Sir Michael Hintze during a charity abseil last month


 Hedge fund tycoon Sir Michael Hintze is believed to be considering a large donation to the ‘Out’ campaign in the run-up to the EU referendum.

Sir Michael, who has given £3.2million to the Conservatives over the past decade, is said to be thinking about giving a substantial amount of money to the campaign for Britain to leave the European Union.

‘I think he is almost certain to donate – it is a cause he is passionate about,’ one friend told the Financial Times.

Sir Michael – a former trader at investment banks Credit Suisse and Goldman Sachs – is on the advisory council of Business for Britain, a pressure group that is sceptical about the benefits of EU membership.

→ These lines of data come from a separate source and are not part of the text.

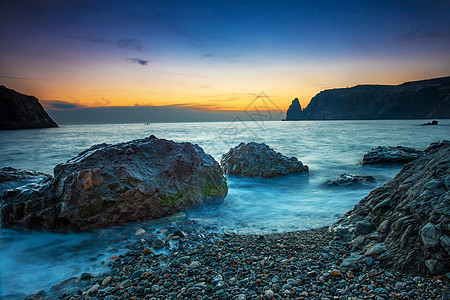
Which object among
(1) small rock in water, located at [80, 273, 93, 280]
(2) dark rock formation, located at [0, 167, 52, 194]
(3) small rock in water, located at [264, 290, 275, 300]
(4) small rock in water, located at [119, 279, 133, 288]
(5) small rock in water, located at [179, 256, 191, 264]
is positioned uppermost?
(2) dark rock formation, located at [0, 167, 52, 194]

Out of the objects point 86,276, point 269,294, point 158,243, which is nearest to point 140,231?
point 158,243

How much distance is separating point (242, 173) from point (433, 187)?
6045 millimetres

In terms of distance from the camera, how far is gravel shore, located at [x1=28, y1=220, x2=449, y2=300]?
84.4 inches

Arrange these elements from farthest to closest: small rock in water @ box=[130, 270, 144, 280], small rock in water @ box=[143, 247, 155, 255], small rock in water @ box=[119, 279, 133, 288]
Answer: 1. small rock in water @ box=[143, 247, 155, 255]
2. small rock in water @ box=[130, 270, 144, 280]
3. small rock in water @ box=[119, 279, 133, 288]

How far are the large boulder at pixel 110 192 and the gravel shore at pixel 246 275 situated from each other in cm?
113

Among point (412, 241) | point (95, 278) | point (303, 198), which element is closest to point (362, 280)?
point (412, 241)

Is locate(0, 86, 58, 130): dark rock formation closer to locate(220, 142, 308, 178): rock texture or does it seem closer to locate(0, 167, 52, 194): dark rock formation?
locate(0, 167, 52, 194): dark rock formation

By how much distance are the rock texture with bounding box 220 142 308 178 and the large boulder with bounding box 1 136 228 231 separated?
3.26 meters

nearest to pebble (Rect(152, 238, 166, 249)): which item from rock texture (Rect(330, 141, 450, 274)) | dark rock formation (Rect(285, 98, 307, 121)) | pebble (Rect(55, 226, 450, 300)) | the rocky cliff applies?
pebble (Rect(55, 226, 450, 300))

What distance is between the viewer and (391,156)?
33.2ft

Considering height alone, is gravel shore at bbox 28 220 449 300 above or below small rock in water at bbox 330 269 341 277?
below

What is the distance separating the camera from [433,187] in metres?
2.85

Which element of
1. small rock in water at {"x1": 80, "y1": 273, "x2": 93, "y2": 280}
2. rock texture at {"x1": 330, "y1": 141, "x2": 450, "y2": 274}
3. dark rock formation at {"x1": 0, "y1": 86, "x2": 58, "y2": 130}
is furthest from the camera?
dark rock formation at {"x1": 0, "y1": 86, "x2": 58, "y2": 130}

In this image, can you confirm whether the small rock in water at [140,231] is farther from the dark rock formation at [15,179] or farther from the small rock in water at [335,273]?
the dark rock formation at [15,179]
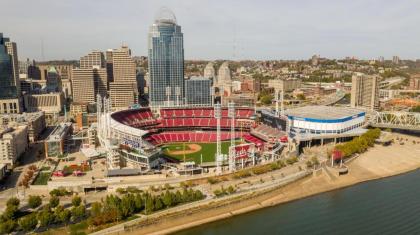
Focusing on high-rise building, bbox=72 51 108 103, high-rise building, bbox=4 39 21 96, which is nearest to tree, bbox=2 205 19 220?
high-rise building, bbox=4 39 21 96

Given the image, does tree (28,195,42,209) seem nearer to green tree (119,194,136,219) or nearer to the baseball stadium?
green tree (119,194,136,219)

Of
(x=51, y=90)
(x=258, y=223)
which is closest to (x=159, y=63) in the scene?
(x=51, y=90)

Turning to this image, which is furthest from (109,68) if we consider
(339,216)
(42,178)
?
(339,216)

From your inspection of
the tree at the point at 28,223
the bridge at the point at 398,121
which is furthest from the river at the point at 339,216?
the bridge at the point at 398,121

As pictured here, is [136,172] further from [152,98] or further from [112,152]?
[152,98]

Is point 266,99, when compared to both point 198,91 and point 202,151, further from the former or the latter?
point 202,151
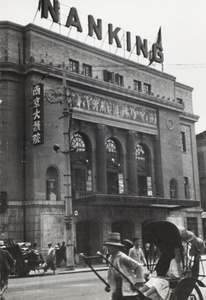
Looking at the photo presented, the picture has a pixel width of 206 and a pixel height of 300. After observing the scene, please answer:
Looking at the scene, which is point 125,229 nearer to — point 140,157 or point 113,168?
point 113,168

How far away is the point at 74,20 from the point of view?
32.6 m

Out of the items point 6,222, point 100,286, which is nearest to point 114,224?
point 6,222

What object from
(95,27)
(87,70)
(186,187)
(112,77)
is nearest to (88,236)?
(87,70)

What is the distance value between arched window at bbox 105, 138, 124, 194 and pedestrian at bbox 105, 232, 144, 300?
2698cm

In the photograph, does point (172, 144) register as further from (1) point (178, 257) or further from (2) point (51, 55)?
(1) point (178, 257)

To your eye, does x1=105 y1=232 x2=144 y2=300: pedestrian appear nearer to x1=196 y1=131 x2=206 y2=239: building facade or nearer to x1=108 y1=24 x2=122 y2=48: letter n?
x1=108 y1=24 x2=122 y2=48: letter n

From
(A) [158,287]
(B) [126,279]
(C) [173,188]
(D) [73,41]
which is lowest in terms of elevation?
(A) [158,287]

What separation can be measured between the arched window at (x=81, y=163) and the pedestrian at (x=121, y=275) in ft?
79.5

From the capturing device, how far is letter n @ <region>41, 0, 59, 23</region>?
30.3 metres

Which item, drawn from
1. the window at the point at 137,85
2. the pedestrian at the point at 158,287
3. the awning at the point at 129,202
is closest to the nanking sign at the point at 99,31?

His son John is working as a researcher for Vote Leave, which is vying to be designated by the European Commission as the official campaign group for the Eurosceptic side.

Each side can spend only £7million during the official campaign. However, political parties can spend millions on their individual campaigns.

Sir Michael, who set up hedge fund CQS, is one of a number of City tycoons who are sceptical about EU membership because of draconian Brussels rules imposed after the financial crisis seven years ago.

But most big businesses are expected to back the campaign for Britain to stay in the EU.